Но большевики выборы проиграли и распустили Учредительное собрание. Страна лишилась парламента. Но идея Учредительного собрания продолжала жить. Многие считали его единственной законной властью. Депутаты искали место в России, где могли бы собраться и начать работать. Таким городом летом 1918 года стала Самара.
Чешские и словацкие легионеры обещали помочь демократическим силам России. Они, кстати, показывали пример организации армии. Отношения командиров и бойцов были простыми и доброжелательными, свидетельствовали о духе боевого товарищества. Друг к другу обращались так: «брат генерал», «брат легионер».
Чешско-словацкий корпус стал ударной силой в борьбе против большевиков. Владимир Михайлович Зензинов, член ЦК партии эсеров и депутат Учредительного собрания, вспоминал: «Хорошо вооруженная 50-тысячная чешская армия была для демократической России настоящим подарком судьбы».

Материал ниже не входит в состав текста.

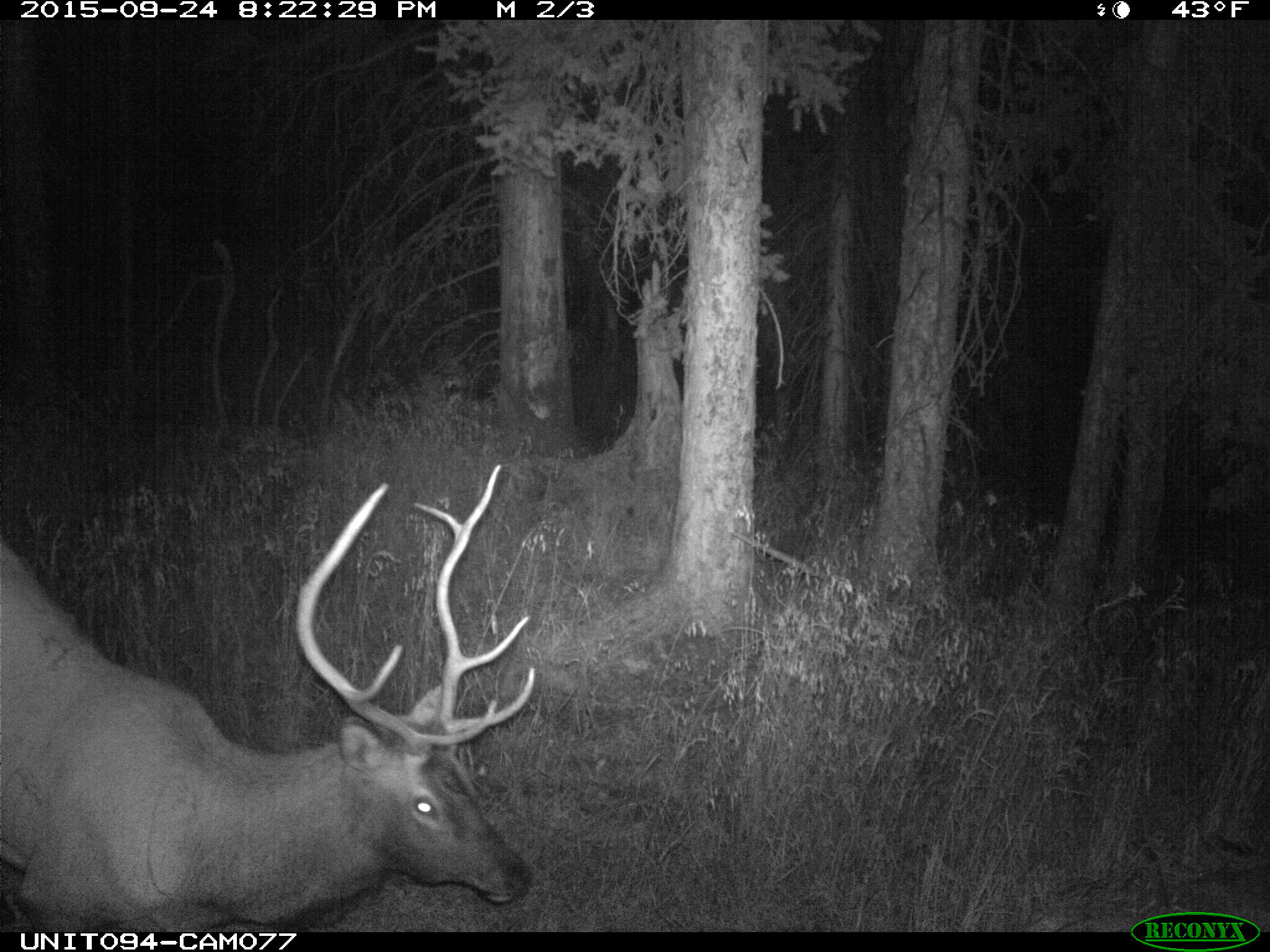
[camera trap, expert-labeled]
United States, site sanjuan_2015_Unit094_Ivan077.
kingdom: Animalia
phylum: Chordata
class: Mammalia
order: Artiodactyla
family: Cervidae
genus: Cervus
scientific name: Cervus elaphus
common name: red deer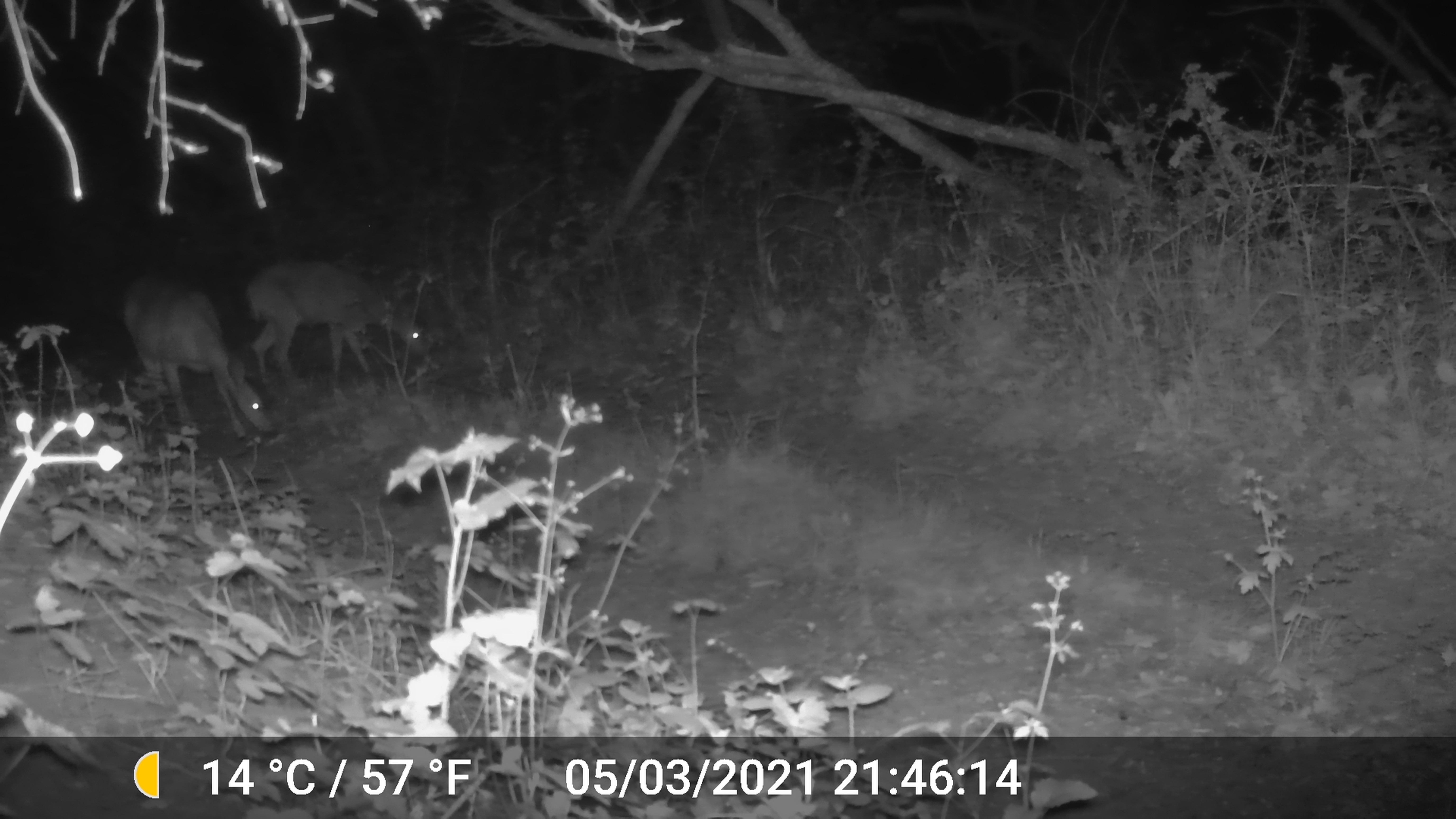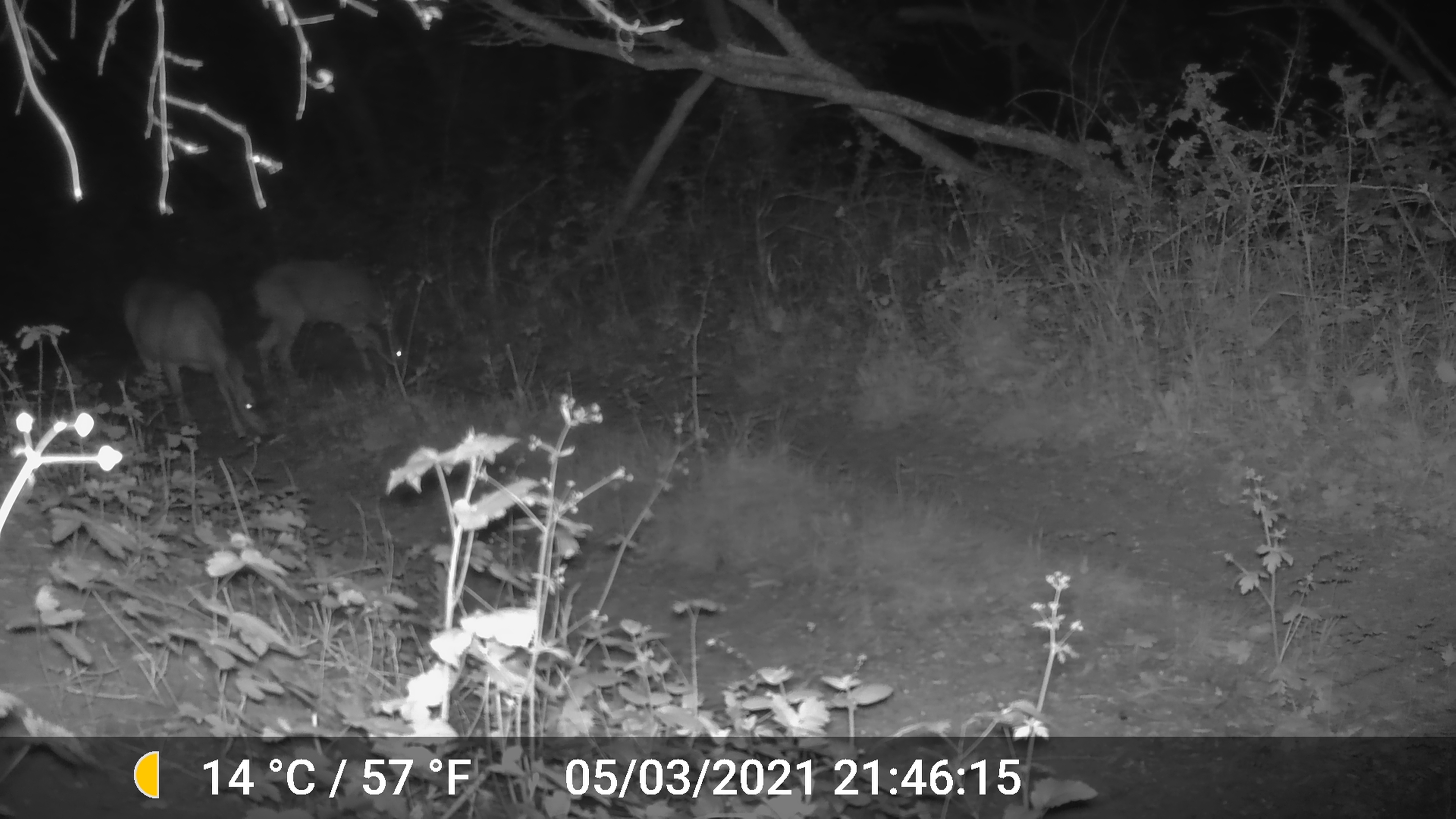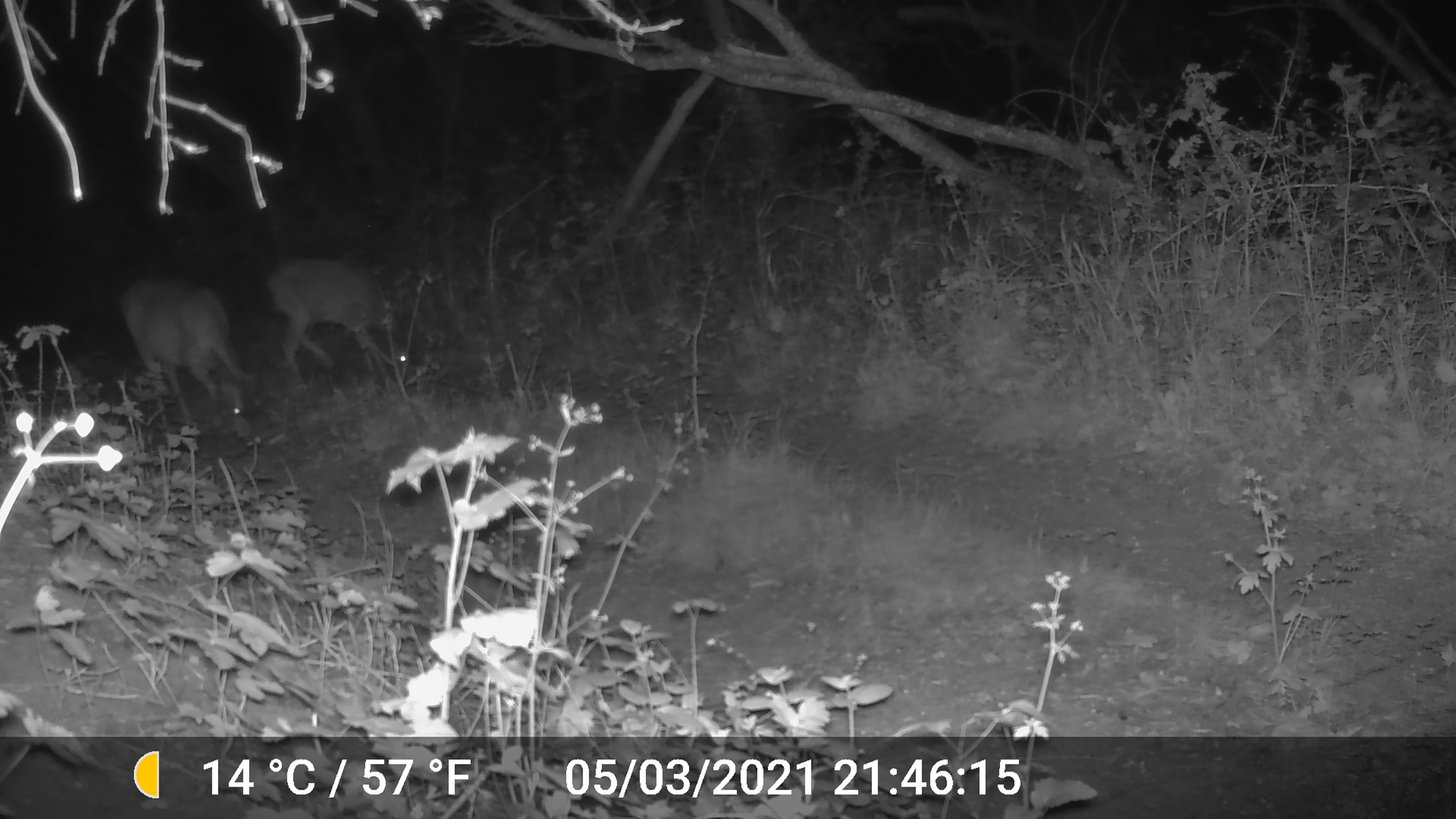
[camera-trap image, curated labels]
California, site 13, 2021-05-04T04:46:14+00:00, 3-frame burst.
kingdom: Animalia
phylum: Chordata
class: Mammalia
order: Artiodactyla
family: Cervidae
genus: Odocoileus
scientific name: Odocoileus hemionus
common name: mule deer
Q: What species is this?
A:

Защищать Самару должен был глава советской власти Валериан Владимирович Куйбышев. Он возглавлял боевой революционный штаб. На передовых позициях находились латышские стрелки, но в ночь на 8 июня 1918 года латышей сменили, чтобы они смогли немного отдохнуть. А занявшие их место красноармейцы элементарно проспали появление чехословаков. Когда на рассвете чехи и словаки без единого выстрела проникли в город, то Куйбышев первым оставил свой пост и устремился на пристань.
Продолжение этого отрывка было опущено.